Au-delà de ces observations, ce qu’il faut retenir est que « la question pertinente n’est pas de savoir si une autorité en matière de droits de l’homme peut déclarer ex nihilo un droit au suicide. La question est de savoir si un tel droit doit être déduit des principes qui sous-tendent le droit international des droits de l’homme et doit s’inscrire dans le champ d’application d’un ou plusieurs droits de l’homme protégés par un traité.»
Conclusion
« De ‘lunatiques’ à ‘fous’, puis ‘retardés mentaux’, ‘malades mentaux’ et enfin ‘personnes atteintes de troubles mentaux’, la terminologie reflète l’évolution des attitudes envers la santé mentale et, indirectement, une sensibilité accrue aux questions relatives aux droits humains. Elle fait écho à l’évolution de la perception, qui est passée de ‘dérangés’ à ‘victimes’, puis à ‘personnes ayant des droits‘ ». Peut-on dès lors conclure que Yelena disposait de la possibilité de se tourner vers le droit international pour affronter son mal-être ou revendiquer un droit au suicide ? À la première interrogation, ma réponse est résolument positive, eu égard à l’intérêt manifeste que portent désormais les institutions internationales à la protection des personnes souffrant de troubles mentaux et à la reconnaissance de leurs droits fondamentaux. Néanmoins, il ne s’agit là que des prémices d’une démarche encore inachevée, marquée par deux lacunes majeures dans cette « human rights-based approach » en matière de santé mentale : d’une part, la « jurisprudence internationale demeure insuffisamment développée pour orienter la gouvernance en matière de santé mentale » ; d’autre part, « les troubles mentaux ne sont pas considérés comme une priorité dans le cadre de l’aide humanitaire ou des activités de développement. » Mais face à ces défis des solutions se présentent, comme l’élaboration d’un protocole additionnel à la CDPH ou la redéfinition des principes non contraignants de l’ONU et de l’OMS pour les adapter aux situations des conflits armés.
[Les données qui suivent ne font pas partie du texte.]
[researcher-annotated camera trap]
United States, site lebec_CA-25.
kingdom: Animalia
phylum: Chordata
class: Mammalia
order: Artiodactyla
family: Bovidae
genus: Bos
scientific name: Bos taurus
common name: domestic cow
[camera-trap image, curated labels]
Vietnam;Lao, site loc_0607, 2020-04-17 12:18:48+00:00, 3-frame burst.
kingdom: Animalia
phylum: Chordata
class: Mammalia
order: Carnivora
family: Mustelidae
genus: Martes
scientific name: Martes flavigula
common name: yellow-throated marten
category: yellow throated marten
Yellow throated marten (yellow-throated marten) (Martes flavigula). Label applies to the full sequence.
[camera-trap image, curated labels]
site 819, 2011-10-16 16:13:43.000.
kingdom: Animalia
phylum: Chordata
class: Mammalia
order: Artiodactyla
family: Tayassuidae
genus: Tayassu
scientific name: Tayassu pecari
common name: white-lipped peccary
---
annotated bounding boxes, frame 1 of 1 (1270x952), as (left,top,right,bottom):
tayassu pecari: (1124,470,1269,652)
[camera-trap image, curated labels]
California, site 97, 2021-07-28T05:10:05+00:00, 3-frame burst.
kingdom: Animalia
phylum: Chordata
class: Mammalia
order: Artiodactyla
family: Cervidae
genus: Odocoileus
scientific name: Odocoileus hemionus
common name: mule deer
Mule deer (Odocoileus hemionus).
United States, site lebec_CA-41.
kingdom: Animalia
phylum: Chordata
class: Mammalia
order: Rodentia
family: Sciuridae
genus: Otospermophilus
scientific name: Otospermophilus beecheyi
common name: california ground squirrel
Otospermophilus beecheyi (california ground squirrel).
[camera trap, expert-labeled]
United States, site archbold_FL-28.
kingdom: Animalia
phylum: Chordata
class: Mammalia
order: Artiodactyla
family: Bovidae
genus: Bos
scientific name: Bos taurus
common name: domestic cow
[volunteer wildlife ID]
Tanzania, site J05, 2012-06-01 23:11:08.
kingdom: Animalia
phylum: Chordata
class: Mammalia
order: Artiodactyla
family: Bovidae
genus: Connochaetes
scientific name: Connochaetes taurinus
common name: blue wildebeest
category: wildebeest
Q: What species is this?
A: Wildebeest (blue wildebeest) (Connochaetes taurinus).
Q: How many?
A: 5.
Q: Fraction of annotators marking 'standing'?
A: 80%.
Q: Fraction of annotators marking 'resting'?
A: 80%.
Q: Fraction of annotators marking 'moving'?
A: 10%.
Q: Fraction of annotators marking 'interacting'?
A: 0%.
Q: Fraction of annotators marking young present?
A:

À la deuxième interrogation, Yelena aurait pu revendiquer un droit au suicide — ce qui constitue déjà un accomplissement majeur des sociétés démocratiques contemporaines —, mais elle se serait heurtée à la sagesse prudentielle de la CEDH dans l’octroi de ce droit. Avoir le droit de mourir dignement, en raison d’une souffrance physique ou mentale, devrait être envisagé au cas par cas plutôt que d’adopter un caractère universel, tant les dérives potentielles sont nombreuses en l’absence d’un système de régulation internationale. Il n’en demeure pas moins que le droit international a effectivement osée franchir les frontières de l’intime, libérant ainsi la parole sur des sujets longtemps indicibles.